Fed’s Bullard: Enlightening on Housing and Economy

James BullardI love people who speak the truth.
Regrettably, speaking the truth today is an increasingly rare commodity in our nation and on the global economic landscape. Given that reality, unbiased and bold truth telling hits me like a rush of adrenaline on a cool, crisp morning.
I got just such a rush listening to Bloomberg today as Tom Keene interviewed St. Louis Fed President Jim Bullard.
For those who care to learn and understand what is going on in our global economy, this interview was truly enlightening.

Let me give you the painful but brutal truth as to why our economic recovery is going to take so long. Bullard recently wrote,
“Recovery from this point  is ongoing and will ultimately take many years. In particular households are saddled with too much mortgage debt compared with historical norms.”
Stating the obvious, you may think. Stick with me.
How much is too much mortgage debt? Bullard maintains the answer to that question is $3.7 TRILLION.
Be mindful that massive figure represents approximately 25% of our nation’s annual GDP. How is that number derived? Bullard lays out that the overall loan to value ratioof the U.S. housing market is currently between 90-95% against a historical norm of approximately 60%. That differential is a cool $3.7 trillion.
How long will it take American homeowners to pay down their mortgage debt to levels approaching historical norms? Bullard asserts it will take from 7 to 15 years.
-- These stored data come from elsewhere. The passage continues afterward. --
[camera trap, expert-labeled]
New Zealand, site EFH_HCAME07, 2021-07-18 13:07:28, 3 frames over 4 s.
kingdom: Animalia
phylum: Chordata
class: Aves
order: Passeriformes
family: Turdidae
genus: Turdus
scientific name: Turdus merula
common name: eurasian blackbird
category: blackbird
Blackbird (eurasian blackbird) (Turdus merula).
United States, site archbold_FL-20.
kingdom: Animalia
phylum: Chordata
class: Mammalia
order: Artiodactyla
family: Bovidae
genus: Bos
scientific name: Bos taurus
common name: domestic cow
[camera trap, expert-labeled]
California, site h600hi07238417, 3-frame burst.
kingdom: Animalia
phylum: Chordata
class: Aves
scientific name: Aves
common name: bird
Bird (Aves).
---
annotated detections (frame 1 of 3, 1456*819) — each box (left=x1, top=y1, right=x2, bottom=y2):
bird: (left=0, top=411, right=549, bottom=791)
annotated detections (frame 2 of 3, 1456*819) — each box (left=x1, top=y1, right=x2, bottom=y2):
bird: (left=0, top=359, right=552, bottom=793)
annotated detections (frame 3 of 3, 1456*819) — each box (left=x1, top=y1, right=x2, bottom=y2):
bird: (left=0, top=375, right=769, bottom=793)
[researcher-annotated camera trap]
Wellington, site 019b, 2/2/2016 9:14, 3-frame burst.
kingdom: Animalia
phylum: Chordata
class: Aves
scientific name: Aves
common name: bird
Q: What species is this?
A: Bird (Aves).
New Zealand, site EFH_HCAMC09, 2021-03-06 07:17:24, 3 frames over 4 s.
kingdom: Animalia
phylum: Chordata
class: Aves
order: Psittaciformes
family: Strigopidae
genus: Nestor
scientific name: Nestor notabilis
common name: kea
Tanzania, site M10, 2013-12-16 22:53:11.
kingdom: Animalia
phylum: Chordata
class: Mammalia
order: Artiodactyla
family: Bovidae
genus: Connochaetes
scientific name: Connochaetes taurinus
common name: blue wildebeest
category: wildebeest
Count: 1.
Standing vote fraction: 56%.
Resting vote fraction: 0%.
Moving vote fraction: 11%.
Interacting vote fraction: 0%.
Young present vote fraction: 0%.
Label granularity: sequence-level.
Thus, while housing affordability is exceptionally attractive currently, the market is not going to get away from potential buyers who are truly being “paid to wait.”
Aside from housing, Bullard highlighted the fact that the extraordinary measures the Fed has taken to support the economy have distorted overall levels of interest rates and their impact on the economy beyond what models would otherwise project.
In regard to the Fed undertaking another round of quantitative easing, Bullard put forth that the hurdle for that undertaking is high and the risk to the Fed’s balance sheet has increased. If the Fed were to pursue more QE, it would further put our central bank into uncharted waters.
What does this all mean? Bullard concludes that a 2% level of overall growth for our nation’s economy might be as good as we can expect for the foreseeable future. How we might generate real job growth in the face of that underwhelming level of growth is the great $64 ZILLION question.
Not exactly a pretty picture but the cold slap in the face with a heavy dose of the truth was decidedly refreshing compared to the drivel put forth by many — dare I say most — on the political and economic stumps.
For those who would care to view the 13 minute interview, I welcome sharing it.
As always. . . keep your head up and navigate accordingly.